**EXERCISE DETAILS:** Print the part of the quiz thread starting at "Q1: Who discovered" and ending at "the jet engine?", word for word.

## START PAGE EXCERPT

Trick question - KLF did all those things!
8. Cochineal is used to dye food red, what is it made from what?
b - A beetle
9. Tom Cruise is a follower of what religion?
c - Scientology
10. If traveling from London to Saigon by rail, how many times do you need to change trains?
c - 6
(Change 1 - Brussels, Belgium
Change 2 - Cologne, Germany
Change 3 - Moscow, Russia
Change 4 - Beijing, China
Change 5 - Dong Dang, Vietnam
Change 6 - Hanoi, Vietnam)


----------



## 96097 (Aug 22, 2005)

Part two of the quiz was as follows:

Q1: Who discovered the electron?

Q2: Which is the longest bone in the human body?

Q3: At which temperature do both the Centigrade and Fahrenheit show the same reading?

Q4: Who invented the bifocal lens?

Q5: Why we do not feel pains to cut our nails?

Q6: Who invented the jet engine?

Q7: What is Mach Number?

Q8: What is the scientific name for study of handwriting?

Q9: What causes an object to look black?

## END PAGE EXCERPT
## START DATA SHOWN

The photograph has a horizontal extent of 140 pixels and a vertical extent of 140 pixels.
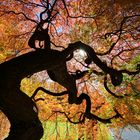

## END DATA SHOWN

**WRITTEN SOLUTION:**
Q1: Who discovered the electron?

Q2: Which is the longest bone in the human body?

Q3: At which temperature do both the Centigrade and Fahrenheit show the same reading?

Q4: Who invented the bifocal lens?

Q5: Why we do not feel pains to cut our nails?

Q6: Who invented the jet engine?